Randy was no different.  He needed to know his dad loved him. His parents divorced when Randy was just four, leaving that need painfully unmet.    

“The biggest thing that bothered me about the situation was I felt like maybe he had moved on with a new family. He was ‘Superdad’ to them, but I never got to be around him.  Just to be there and be my father, approve of me, love me.”

His mom remarried two years later, and the family moved to a farm. Randy didn’t feel loved by his stepfather either, and when he did see his own dad, there was another problem.  

“He would take me to his house and then he’d get drunk and pass out. And I’d kind of kneel on the floor beside his bed trying to wake him up, and he wouldn’t wake up.”

By age 14, Randy had found a way to cope with the chaos and rejection by smoking pot.  

“I think the biggest thing that it did for me was kind of give me acceptance at school.  I could talk to girls without being with my head down, my face red.”

Pot led to other drugs and a search for bigger and better highs.  Eventually, he found what he was looking for.

“Once I tried meth I fell in love. You know, it was –I guess it was my first love ever. It just made me feel like I was 10-foot tall, and bullet proof. You know, I could do anything. Talk to anybody. It’s the story of most of my life - was killing all my feelings with drugs.” 

Before he finished high school, Randy did something he swore he would never do.  

“Take the best buzz you’ve ever had and times it by 10,000 and it still don’t compare to the buzz you get when you use a needle. And just from that, you know, I was hooked.”

Randy married at 19 and they had a daughter, Katelynn.  But it was his addiction that ruled his life.

“Deep down, sincere in my heart, I wanted to be with her and raise that baby. I told her okay. I’ll stop.  It’s gonna be and I meant it.  And then I couldn’t.”

He spent the next couple of years dealing drugs, getting into fights, and running from police. Finally Randy was arrested and given 20 years in a plea bargain.  
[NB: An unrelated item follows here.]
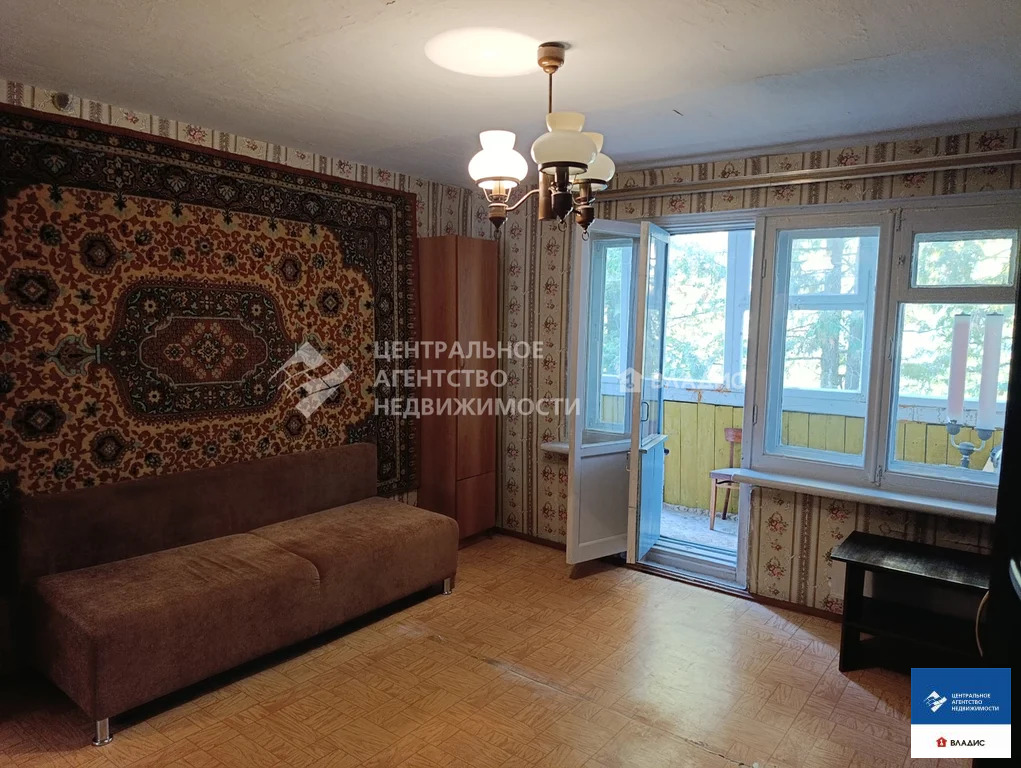 Продажа квартиры, Шилово, Шиловский район, ул. Исаева - Фото 24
“I felt like I gave everything I ever loved for a needle, you know. And so instead of dealing with that, I would, like I said, lash out.  I hated everybody and I guess I hated myself most o’ all.”

His wife divorced him after two years.  The only contact he had with his growing daughter was by phone.  Those times were precious, but few. Katelynn was eight when one of those calls brought Randy to the end of himself.  

“She was fighting back tears.  I was like, ‘Katelynn, don’t—you don’t have to be strong for me. If you want to cry, you cry.’  She broke down and she cried uncontrollably for about 10 minutes until the phone shut us off.   I was at my bottom. I was hopeless. I was facing a life sentence.  So I went to my cell and I prayed to God.  Don’t let me die in prison. Give me one more chance to be a father to my daughter.  When I sought out God, you know, I meant it sincerely and the way that I lived –I was ashamed of that.  I wanted to be forgiven for all of that.”

As Randy prayed and studied the Bible with other Christian inmates, he grew to have a better understand God’s love for him.

“Kind of overwhelming. A sense of security, you know, like everything’s going to be okay. I was relieved of the hatred and the anger and, you know, I kind of had love in my heart.”

Randy served nearly 12 years before he was granted parole and reunited with Katelynn.  

“I don’t think we let go of each other the whole time, you know. We probably spent the whole day together.”

Randy’s father died in 2016, but not before the two had made peace.

“My dad was always there for me as a friend when I got older - an unsaid, unspoken understanding that we had forgiven each other.” 

Randy is now married to Melinda and they have three boys – two of them are twins.   

What neither his dad nor anyone else could give him, Randy has found in Christ.  

“His love, His mercy. He’s given me everything.  I feel complete, you know. There’s not a hole inside of me that is filled with anything but God’s love.”